9 de agosto de 2010

Rápida e Imortal

Nota: Este texto foi escrito em 1997, quando eu era aluna de Comunicação Social-Jornalismo na Faculdade de Filosofia e Ciências Humanas (Fafich-UFMG).

Imagem da fórmula do DDT, por Benjah-bmm27
Acendi a luz e ela estava lá. Marrom, achatada, enorme. As antenas compridas, que mexiam sensivelmente – como a captar sinais de satélites, vindos de lugar nenhum. A barata e eu. Cara a cara. Nunca uma criatura tão pequena e insignificante causou tanta ameaça a um ser potente, soberano na sua racionalidade. Um ser humano.
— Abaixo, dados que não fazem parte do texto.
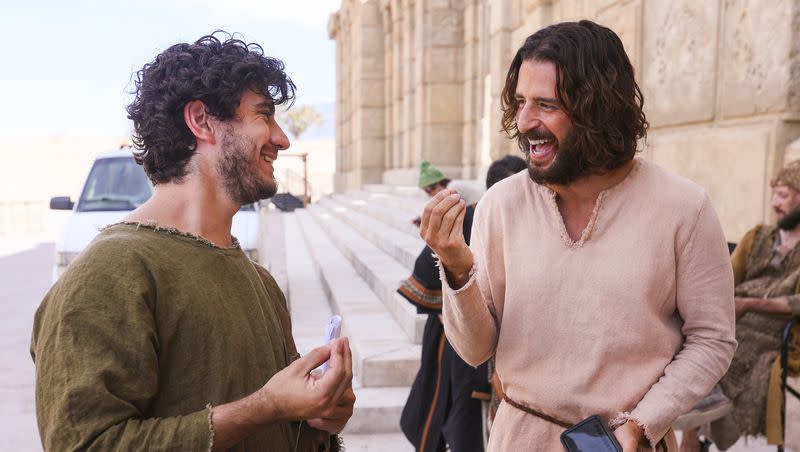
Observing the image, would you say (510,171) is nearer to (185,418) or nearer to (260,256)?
(185,418)

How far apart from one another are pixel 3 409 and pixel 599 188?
16.3 feet

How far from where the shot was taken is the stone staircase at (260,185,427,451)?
4.32 metres

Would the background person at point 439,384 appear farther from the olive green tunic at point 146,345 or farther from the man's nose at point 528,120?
the olive green tunic at point 146,345

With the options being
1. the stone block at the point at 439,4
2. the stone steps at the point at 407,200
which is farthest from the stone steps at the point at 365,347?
the stone block at the point at 439,4

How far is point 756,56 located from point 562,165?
244 centimetres

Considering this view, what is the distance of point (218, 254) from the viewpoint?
1.47 meters

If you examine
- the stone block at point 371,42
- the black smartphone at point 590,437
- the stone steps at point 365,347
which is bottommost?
the stone steps at point 365,347

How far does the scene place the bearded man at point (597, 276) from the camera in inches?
65.7

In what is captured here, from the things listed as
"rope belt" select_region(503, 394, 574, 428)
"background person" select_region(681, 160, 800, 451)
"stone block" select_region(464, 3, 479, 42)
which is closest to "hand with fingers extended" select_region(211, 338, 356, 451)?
"rope belt" select_region(503, 394, 574, 428)

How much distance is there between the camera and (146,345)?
1228 millimetres

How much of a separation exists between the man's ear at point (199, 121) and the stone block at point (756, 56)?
303cm

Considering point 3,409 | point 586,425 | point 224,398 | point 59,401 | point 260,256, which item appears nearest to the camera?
point 59,401

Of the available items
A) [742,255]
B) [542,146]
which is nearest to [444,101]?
[742,255]

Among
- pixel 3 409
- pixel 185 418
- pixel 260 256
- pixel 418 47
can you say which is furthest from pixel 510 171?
pixel 418 47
Eu podia tê-la matado. Com uma chinelada de havaianas. Mas fiquei estática no meu horror. E também pela sua ousadia de invadir a minha casa e permanecer tranqüila, parada no meio da cozinha. Fiquei a fitá-la, desejando que o Baygon estivesse à mão. Fui, então, à área de serviço pegá-lo. A passos pequenos e de marcha ré: nunca se sabe quando o inimigo poderá surpreendê-lo. Peguei. Voltei. Ela ainda estava lá. Atirei. Ela fugiu. Óbvio.

Resolvi fazer um cerco com os jatos de espuma venenosos. Em torno do fogão, da geladeira, do armário embaixo da pia – onde, afinal, ela foi se esconder. Cada vez que imaginava a possibilidade de ela me estrangular de madrugada, na cama, mais intensos eles eram.
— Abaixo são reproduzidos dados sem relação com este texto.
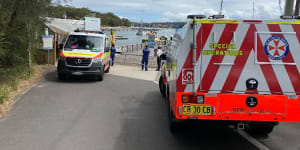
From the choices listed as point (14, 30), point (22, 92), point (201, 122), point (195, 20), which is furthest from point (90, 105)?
point (14, 30)

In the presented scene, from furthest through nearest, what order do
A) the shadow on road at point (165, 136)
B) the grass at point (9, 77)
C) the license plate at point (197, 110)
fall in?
the grass at point (9, 77) < the shadow on road at point (165, 136) < the license plate at point (197, 110)

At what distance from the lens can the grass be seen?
31.7 ft

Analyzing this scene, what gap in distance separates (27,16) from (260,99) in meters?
11.1

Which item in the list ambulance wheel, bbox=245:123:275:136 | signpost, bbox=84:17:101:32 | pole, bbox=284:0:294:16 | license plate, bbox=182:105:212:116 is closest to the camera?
license plate, bbox=182:105:212:116

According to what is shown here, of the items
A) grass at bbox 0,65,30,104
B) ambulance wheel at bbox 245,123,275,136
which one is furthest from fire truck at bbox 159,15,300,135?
grass at bbox 0,65,30,104

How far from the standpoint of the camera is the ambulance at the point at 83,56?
13.4m

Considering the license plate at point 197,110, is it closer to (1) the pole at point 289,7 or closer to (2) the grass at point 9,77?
(1) the pole at point 289,7

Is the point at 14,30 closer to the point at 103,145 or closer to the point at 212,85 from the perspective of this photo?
the point at 103,145

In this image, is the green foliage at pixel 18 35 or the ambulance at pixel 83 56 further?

Fui dormir. Pus a lata do Baygon no chão: se o veneno não funcionasse, ela ao menos poderia se intimidar com a embalagem. Apaguei a luz; pus o avental da minha mãe entre a porta fechada e o piso da sala: dali a barata não passaria.

Acordei. Na esperança de encontrá-la com as perninhas para cima, rendida e desmantelada pelo meu cerco. Mãe, você viu a barata? Pai, você viu? Andréa, você... "Quem sumiu com a droga da barata?" – gritei, vencida.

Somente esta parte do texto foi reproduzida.